Mi porto all’uscio di casa nel mentre transita il veicolo per fermarsi poco dopo ai piedi della scalinata che mena all’ingresso del santuario di Nostra Signora di Rovato. Velocissimi passi ed eccomi là sul posto. Lo stridulo suono richiama la curiosità che comunque non dovrebbe essere ghiotta per rispetto. Quello che vidi vorrei tanto trasmetterlo a voi che leggete, perché è ancora fisso nella mia mente, ma so di non riuscirci.

Mamma Amelia muta e in lacrime, due o più altre persone aprirono gli sportelli posteriori del veicolo e, con accortezza e dolcezza, fecero scivolare sull’ acciottolato una barella.

Intuisco trattasi di Ettore ancora più quando la mamma si chinò per coprirgli la bocca con lembo di coperta.

Non importava se il caldo di agosto fosse opprimente, per mamma Amelia piangente anche quello era un atto dovuto. Suo figlio era morente. 

E poi, nell’irreale più assoluto silenzio, l’ascesa su quella bruttissima scalinata fatta di sassi e pietre. E i 5 alti, brutti e spelacchiati platani centenari ai lati, sembravano becchini curiosi senza senso di pietà. 

E infine giunsero nella buia navata, prima di deporre la barella nella cappella propria della Madonna di S. Stefano.  Mi è ancor più difficile scrivere per descrivere l’ultima speranza della straziante Amelia. 

Confidò in Maria, forse offrì la sua vita in cambio dell’altra, di Ettore, e poi quella “Ave Maria” fissando con lo sguardo lassù, in cima all’altare, dove l’immagine non ancora incoronata sembrava guardare pietosa.

Ancora rabbrividisco.

Confesso che non conosco sguardi e parole in spiritualità ed è per questo che mi sento di dire la mia: “Certamente Maria ha chiesto a sua Figlio di avere pietà e dimostrare pietà e comprensione per la giovane vita alla fine dell’esistenza”. 
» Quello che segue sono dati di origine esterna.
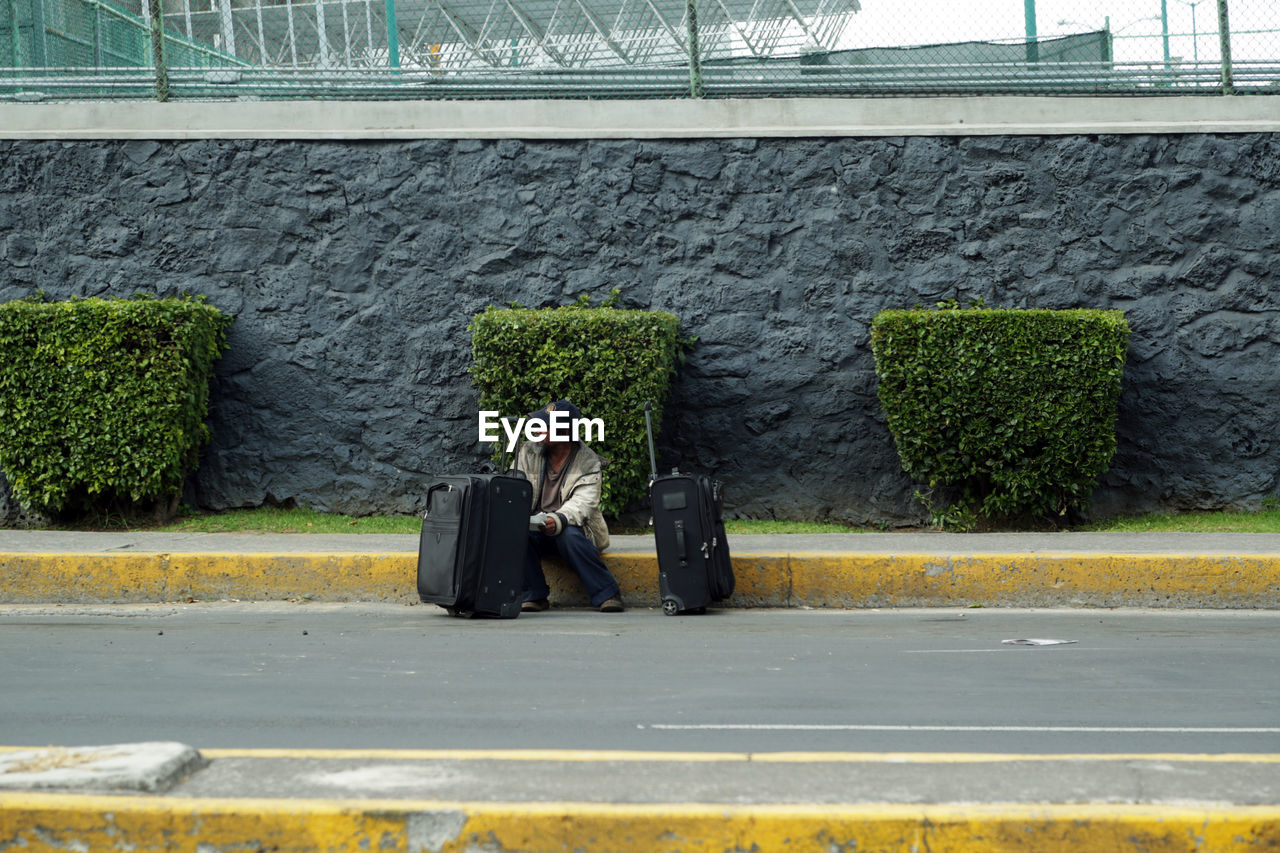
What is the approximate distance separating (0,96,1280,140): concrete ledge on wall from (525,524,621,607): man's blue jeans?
3993 mm

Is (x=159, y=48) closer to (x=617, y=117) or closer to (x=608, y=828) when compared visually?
(x=617, y=117)

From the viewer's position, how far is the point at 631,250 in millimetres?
9648

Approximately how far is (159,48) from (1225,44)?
9.13 meters

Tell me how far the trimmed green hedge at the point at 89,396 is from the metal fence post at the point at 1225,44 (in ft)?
28.5

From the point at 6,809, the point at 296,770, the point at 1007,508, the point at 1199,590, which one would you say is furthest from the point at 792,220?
the point at 6,809

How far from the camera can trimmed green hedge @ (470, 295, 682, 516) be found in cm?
852

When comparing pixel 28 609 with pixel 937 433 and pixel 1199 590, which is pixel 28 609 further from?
pixel 1199 590

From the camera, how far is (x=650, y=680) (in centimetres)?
492

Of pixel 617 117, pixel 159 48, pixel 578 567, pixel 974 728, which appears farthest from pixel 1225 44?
pixel 159 48

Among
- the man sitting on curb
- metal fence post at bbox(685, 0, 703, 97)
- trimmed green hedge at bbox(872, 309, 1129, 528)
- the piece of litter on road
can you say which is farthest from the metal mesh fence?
the piece of litter on road

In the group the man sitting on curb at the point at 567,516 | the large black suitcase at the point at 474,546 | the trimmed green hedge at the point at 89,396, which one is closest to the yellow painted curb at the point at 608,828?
the large black suitcase at the point at 474,546

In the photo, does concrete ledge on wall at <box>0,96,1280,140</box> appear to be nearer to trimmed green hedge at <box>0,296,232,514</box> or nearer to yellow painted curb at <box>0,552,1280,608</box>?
trimmed green hedge at <box>0,296,232,514</box>

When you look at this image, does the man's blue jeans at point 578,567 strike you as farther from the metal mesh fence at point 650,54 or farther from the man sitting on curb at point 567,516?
the metal mesh fence at point 650,54

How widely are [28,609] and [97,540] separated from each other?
42.8 inches
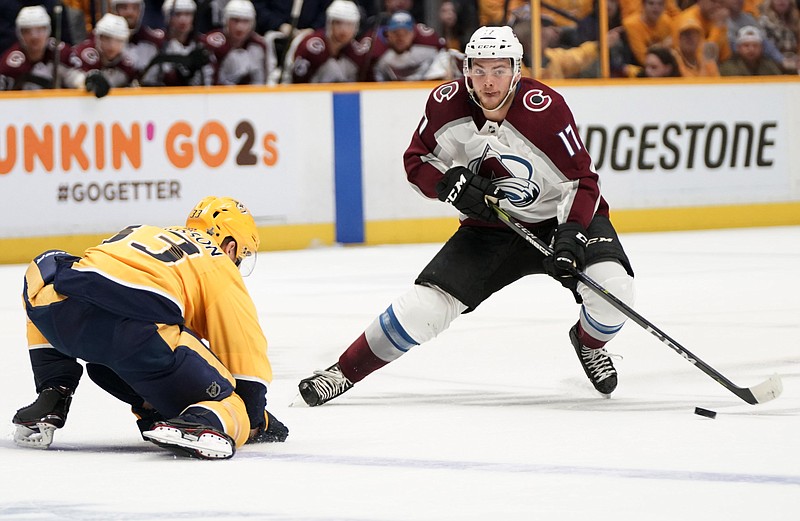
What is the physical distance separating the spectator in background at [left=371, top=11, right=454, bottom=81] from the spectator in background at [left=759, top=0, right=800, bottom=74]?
2.20 metres

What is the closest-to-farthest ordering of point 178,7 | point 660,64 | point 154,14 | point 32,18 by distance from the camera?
point 32,18 → point 178,7 → point 154,14 → point 660,64

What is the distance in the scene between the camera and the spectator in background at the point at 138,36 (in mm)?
8516

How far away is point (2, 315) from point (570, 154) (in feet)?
9.28

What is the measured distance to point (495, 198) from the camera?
3771 millimetres

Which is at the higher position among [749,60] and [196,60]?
[196,60]

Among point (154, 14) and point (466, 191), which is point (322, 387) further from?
point (154, 14)

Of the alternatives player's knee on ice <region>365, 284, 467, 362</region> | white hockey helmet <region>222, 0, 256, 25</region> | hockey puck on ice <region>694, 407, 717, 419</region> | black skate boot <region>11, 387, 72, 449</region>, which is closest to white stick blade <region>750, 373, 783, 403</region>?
hockey puck on ice <region>694, 407, 717, 419</region>

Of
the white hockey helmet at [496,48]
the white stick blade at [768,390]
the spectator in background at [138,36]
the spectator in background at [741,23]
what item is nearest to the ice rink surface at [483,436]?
the white stick blade at [768,390]

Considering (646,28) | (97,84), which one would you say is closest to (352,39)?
(97,84)

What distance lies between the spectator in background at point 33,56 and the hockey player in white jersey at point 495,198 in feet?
15.7

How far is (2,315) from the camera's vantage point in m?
5.70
Ma forse suo Figlio che anche di lei, Maria, è Padre, l’avrà convinta che lassù, dove stanno loro, Ettore avrebbe trovato infinito amore, benessere e salute per l’eternità.

Cosi tanto da tracimare fino ad arrivare a mamma Amelia ancora vincolata dalla vita terrestre.

Da quell’immensità infinita a noi sconosciuta avrebbe trasmesso, chissà come, tutto ciò che è di bello, tranquillità e rassegnazione comprese». 

Pochissimi giorni dopo, mano nella mano con la mamma, l’addio. Amelia non pianse forse, non avrà più avuto lacrime. Era il 18 agosto 1942. 

Mamma Amelia partì per raggiungere l’amato figlio Ettore il 13 dicembre 1958, due mesi dopo avrebbe compiuto 58 anni.

Lasciatemi pensare che forse invisibili corpi celesti l’abbiano accompagnata al figlio che sorridente l’attendeva.